══ EXTRAIT DE PAGE
L’interrogatoire d’un psychopathe : conseils pratiques

L’audition d’un psychopathe doit être préparée et menée de manière méthodique. Rompu dans l’art de manipuler ses interlocuteurs, le psychopathe profitera en effet de toutes les failles possibles ou les provoquera lui-même instinctivement.



Ce dernier article consacré aux personnalités psychopathiques fait suite à l’examen du concept de psychopathie et ses rapports avec la délinquance, des caractéristiques observables de comportement et langage chez les psychopathes enfin de la préparation de l’interrogatoire.
════
══ DONNÉES RECUEILLIES
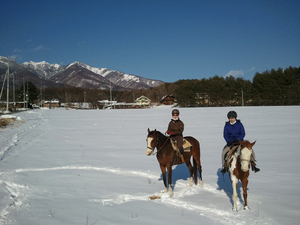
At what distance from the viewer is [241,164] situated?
4.55 m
════
Recopiez en entier l'extrait sur l'interrogatoire d'un psychopathe, sans y changer un seul mot.

L’interrogatoire d’un psychopathe : conseils pratiques

L’audition d’un psychopathe doit être préparée et menée de manière méthodique. Rompu dans l’art de manipuler ses interlocuteurs, le psychopathe profitera en effet de toutes les failles possibles ou les provoquera lui-même instinctivement.



Ce dernier article consacré aux personnalités psychopathiques fait suite à l’examen du concept de psychopathie et ses rapports avec la délinquance, des caractéristiques observables de comportement et langage chez les psychopathes enfin de la préparation de l’interrogatoire.